What Are Skills in Cursor?
Introduction
Cursor is an AI-powered code editor designed to help developers write, understand, and maintain software more efficiently. One of its most powerful customization features is skills.
Skills allow developers to teach the Cursor agent how to perform specific workflows. Instead of explaining a process every time in chat, you can define the instructions once and reuse them whenever needed.
This makes skills a practical way to automate common development tasks.
What Skills Are
A skill in Cursor is a reusable set of instructions that describes how to complete a particular workflow. These instructions are stored in a markdown file and can be invoked by the agent when relevant.
Skills are typically used for tasks that involve multiple steps or require consistent execution.
Examples include:
- running test suites
- deploying applications
- generating unit tests
- reviewing code changes
- performing dependency audits
By defining these workflows as skills, developers can reduce repetitive prompts and maintain consistent processes across projects.
How Skills Work
When Cursor starts, it scans specific directories for skill files. For a concise overview of directories and invocation, see how skills work. Any skill that it discovers becomes available to the agent.
The agent can then use these skills in two ways:
- Automatically when it determines a skill is relevant to a task.
- Manually when the user invokes the skill in chat.
This allows skills to function as reusable building blocks for more advanced workflows.
Where Skills Are Stored
Skills are organized in directories that Cursor scans when the editor launches.
Common skill locations include:
.agents/skills/
.cursor/skills/
~/.cursor/skills/
These directories allow skills to exist at different scopes:
- project-level skills that apply to a specific repository
- global skills available across all projects
Cursor also supports compatibility with other AI tools by loading skills from additional directories:
.claude/skills/
.codex/skills/
~/.claude/skills/
~/.codex/skills/
Skill File Structure
Each skill is stored in its own folder containing a SKILL.md file.
Example structure:
.cursor/
└── skills/
└── write-tests/
└── SKILL.md
The SKILL.md file contains the instructions that guide the agent through the workflow.
Example skill:
# Write Unit Tests
1. Identify the function or component to test.
2. Generate unit tests using the project's testing framework.
3. Include edge cases and error handling.
4. Ensure tests follow the project's naming conventions.
Skills can also include additional resources such as scripts or templates if the workflow requires them.
Invoking a Skill
Once a skill is available, it can be used directly in the agent chat.
To run a skill, type a slash followed by the skill name:
/write-tests
The agent reads the instructions from the skill file and follows the defined steps.
You can also attach a skill as context using the @ symbol:
@write-tests
This gives the agent access to the instructions without immediately executing the workflow.
Skills vs Rules
Cursor provides both rules and skills to customize how the agent behaves.
Rules are short guidelines that apply automatically during conversations. They are typically used for coding standards or preferences.

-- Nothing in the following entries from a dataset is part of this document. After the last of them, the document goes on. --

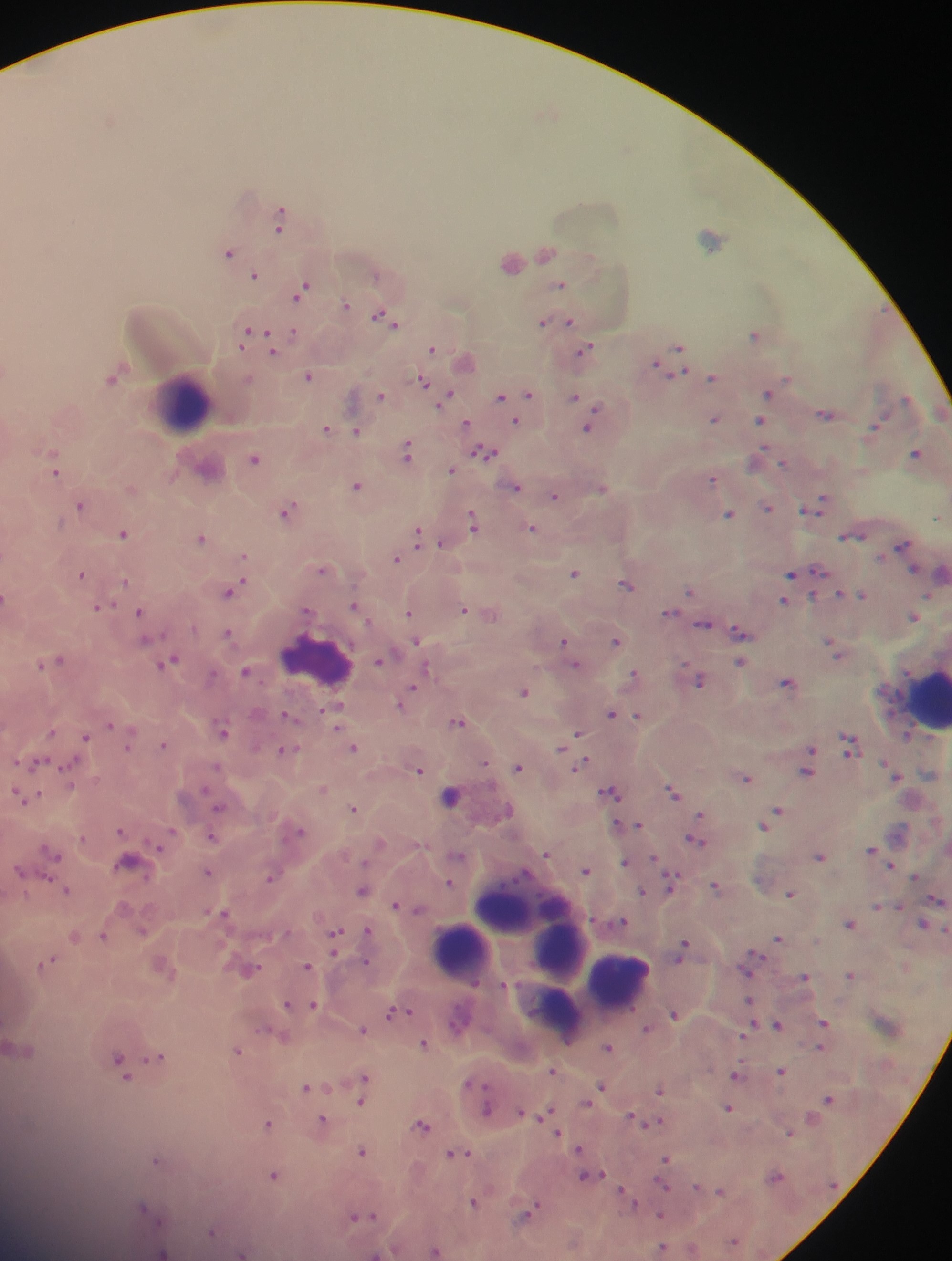
Approximate centers as (x, y) in pixels.
Summary:
  - Leukocyte locations: (180, 405), (316, 661), (928, 699), (448, 796), (520, 914), (559, 950), (459, 952), (618, 980)
  - Plasmodium parasite locations: (110, 120), (280, 215), (278, 230), (709, 238), (228, 252), (545, 253), (510, 262), (254, 275), (374, 275), (559, 285), (301, 290), (345, 304), (382, 316), (569, 321), (541, 322), (249, 333), (294, 333), (754, 335), (243, 340), (431, 348), (678, 348), (584, 350), (272, 352), (672, 362), (4, 370), (308, 376), (111, 377), (711, 378), (248, 379), (422, 381), (766, 393), (509, 394), (529, 394), (380, 395), (446, 397), (500, 397), (573, 398), (825, 414), (713, 418), (759, 421), (515, 422), (465, 423), (877, 424), (325, 428), (586, 429), (356, 430), (51, 452), (406, 452), (483, 453), (915, 453), (757, 458), (253, 459), (783, 463), (451, 470), (56, 473), (711, 479), (356, 486), (515, 487), (601, 489), (554, 496), (818, 503), (79, 505), (767, 508), (808, 508), (286, 510), (727, 515), (937, 517), (472, 522), (531, 528), (122, 533), (850, 535), (417, 536), (200, 537), (441, 543), (902, 545), (243, 556), (395, 558), (321, 569), (911, 569), (819, 572), (573, 573), (790, 573), (941, 573), (81, 574), (123, 582), (625, 584), (689, 590), (230, 591), (838, 595), (862, 595), (4, 597), (783, 601), (353, 605), (98, 607), (462, 609), (307, 610), (138, 612), (669, 612), (408, 613), (912, 616), (703, 625), (739, 632), (227, 634), (416, 641), (563, 641), (615, 641), (831, 645), (836, 654), (59, 659), (170, 660), (379, 660), (739, 662), (40, 663), (575, 665), (425, 669), (245, 671), (633, 673), (211, 676), (698, 681), (785, 682), (411, 689), (522, 692), (405, 698), (401, 705), (337, 707), (610, 714), (286, 716), (637, 716), (457, 722), (108, 725), (335, 728), (50, 732), (222, 732), (576, 734), (85, 737), (570, 739), (162, 744), (848, 744), (562, 746), (128, 747), (353, 747), (284, 750), (809, 751), (483, 763), (35, 764), (69, 765), (580, 765), (216, 766), (517, 767), (418, 770), (806, 771), (745, 778), (71, 786), (322, 788), (609, 792), (672, 792), (33, 797), (24, 800), (218, 807), (352, 809), (507, 811), (776, 811), (698, 814), (637, 825), (762, 825), (616, 826), (120, 830), (171, 831), (300, 832), (211, 837), (694, 842), (158, 846), (869, 849), (546, 853), (54, 855), (458, 856), (819, 856), (624, 862), (364, 863), (891, 865), (18, 870), (586, 870), (207, 871), (271, 875), (47, 877), (915, 877), (670, 880), (448, 883), (715, 887), (66, 890), (361, 890), (642, 891), (789, 894), (937, 900), (394, 904), (877, 905), (417, 909), (224, 913), (620, 921), (848, 924), (923, 924), (366, 931), (142, 932), (103, 936), (334, 936), (74, 937), (777, 938), (333, 947), (681, 950), (46, 962), (365, 962), (306, 966), (251, 969), (849, 974), (804, 976), (749, 1001), (285, 1004), (312, 1005), (390, 1012), (673, 1013), (822, 1023), (777, 1024), (644, 1028), (362, 1029), (262, 1030), (745, 1032), (282, 1037), (423, 1044), (608, 1047), (820, 1047), (237, 1051), (157, 1057), (119, 1064), (551, 1071), (781, 1071), (736, 1074), (364, 1077), (467, 1081), (304, 1086), (601, 1086), (658, 1091), (827, 1098), (360, 1102), (586, 1103), (727, 1108), (485, 1109), (521, 1112), (546, 1112), (632, 1117), (321, 1120), (652, 1122), (267, 1123), (421, 1125), (557, 1133), (789, 1133), (578, 1149), (362, 1152), (455, 1153), (665, 1158), (155, 1161), (272, 1175), (585, 1176), (775, 1176), (664, 1187), (695, 1187), (720, 1191), (622, 1193), (628, 1199), (472, 1202), (143, 1207), (526, 1214), (660, 1216), (354, 1217), (370, 1217), (211, 1231), (732, 1241), (661, 1249), (691, 1250), (435, 1251), (163, 1252), (241, 1254), (374, 1254)
  - Image size: 952×1261 pixels
  - Preparation: thick blood film
  - Field of view: single
  - Country: Ghana
  - Capture: mobile-phone photograph through a microscope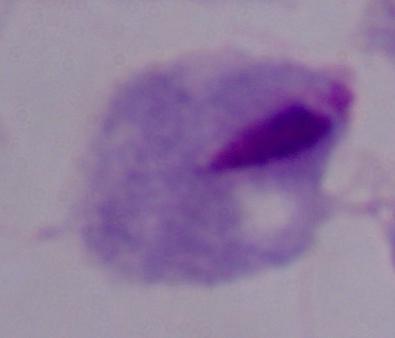

Summary:
  - Modality: micrograph
  - Magnification: 1000x
  - Identification: trichomonad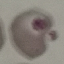

Malaria status: uninfected. Automatically extracted cell patch, resized to 64 × 64 pixels. Photographed with a smartphone camera at the microscope eyepiece. Giemsa-stained preparation. Thin smear of blood.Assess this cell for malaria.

Skills, on the other hand, define detailed procedures for completing tasks. They are invoked when needed rather than applied to every interaction.
For example:
Rule example:
Use TypeScript for all new files.
Skill example:
Deploy the application:
1. Run tests
2. Build the production bundle
3. Deploy to staging
4. Verify health checks
Rules guide behavior, while skills define workflows.
Creating a Skill
Cursor provides a built-in command that helps developers create skills quickly. For a full step-by-step guide, see creating skills in Cursor.
In the agent chat, type:
/create-skill
The agent will guide you through defining the name, purpose, and structure of the skill.
You can also create skills manually by adding a SKILL.md file inside the .cursor/skills/ directory.
Benefits of Using Skills
Skills provide several advantages for developers and teams:
- reusable workflows
- consistent processes across projects
- reduced prompt repetition
- improved collaboration
- easier onboarding for new developers
By storing workflows as skills, teams can build libraries of common tasks that every developer can use.
Conclusion
Skills transform Cursor from a simple AI assistant into a customizable development partner. To see why they matter for teams, read why we need skills in Cursor; to explore examples, check out best skills in Cursor. By encoding workflows into reusable instructions, developers can extend the agent with domain-specific knowledge and automate complex tasks.
As AI-assisted development tools continue to evolve, skills are becoming an important way to standardize and share development processes across teams and projects.
Summary
Skills in Cursor are markdown-based workflows that extend the AI agent with reusable procedures. They allow developers to define multi-step tasks once and reuse them across projects.